- Exercise objective -
Write each line of the data below as a numbered list, skipping blank lines and leaving out the pictures.

Dataset entries
-- Begin --
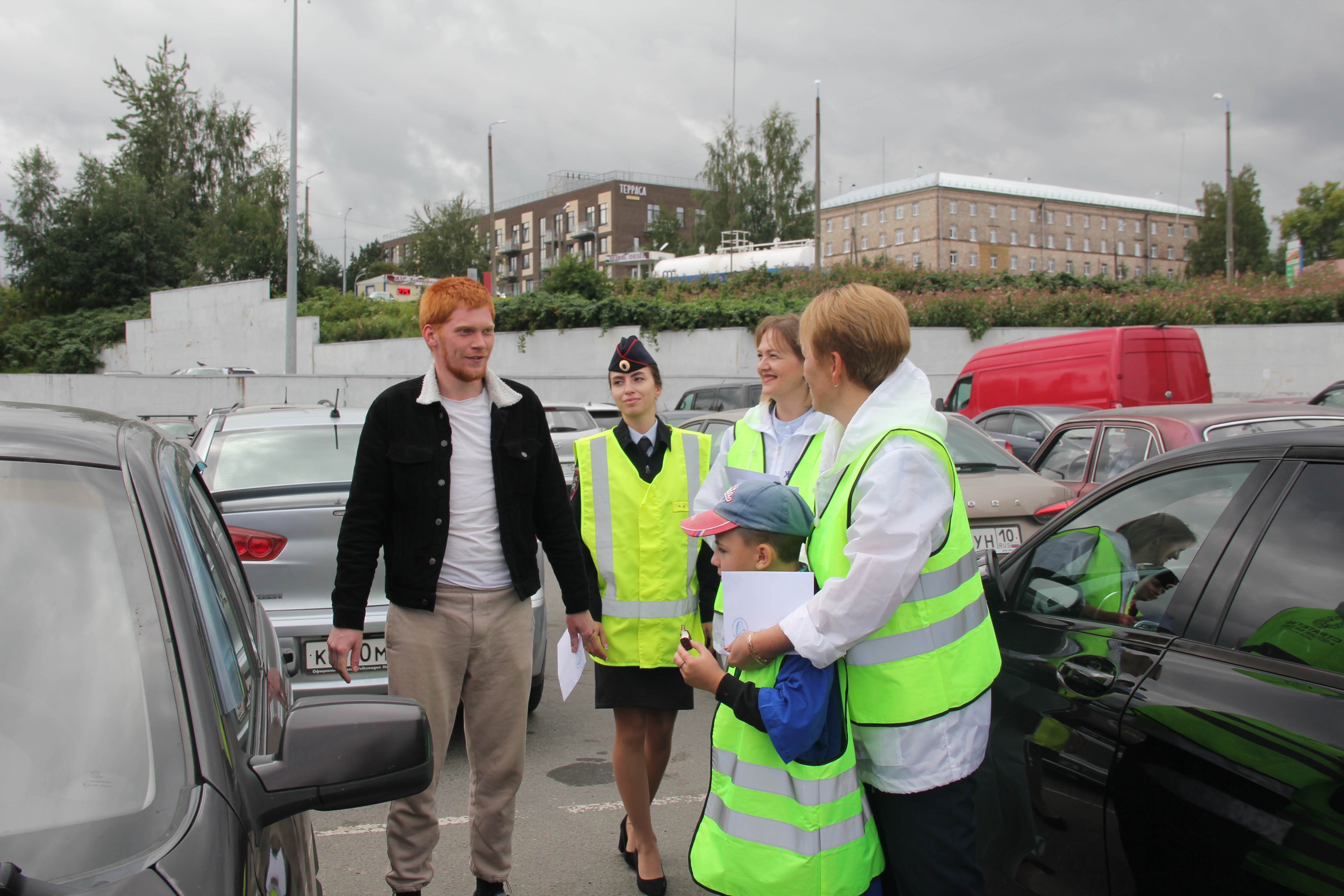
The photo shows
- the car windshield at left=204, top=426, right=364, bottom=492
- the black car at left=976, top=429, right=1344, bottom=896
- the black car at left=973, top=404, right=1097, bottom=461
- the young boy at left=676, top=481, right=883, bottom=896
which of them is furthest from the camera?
the black car at left=973, top=404, right=1097, bottom=461

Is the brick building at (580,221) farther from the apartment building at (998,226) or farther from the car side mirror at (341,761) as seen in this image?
-- End --
- Finished answer -
1. The photo shows
2. - the car windshield at left=204, top=426, right=364, bottom=492
3. - the black car at left=976, top=429, right=1344, bottom=896
4. - the black car at left=973, top=404, right=1097, bottom=461
5. - the young boy at left=676, top=481, right=883, bottom=896
6. which of them is furthest from the camera?
7. the black car at left=973, top=404, right=1097, bottom=461
8. Is the brick building at (580,221) farther from the apartment building at (998,226) or farther from the car side mirror at (341,761) as seen in this image?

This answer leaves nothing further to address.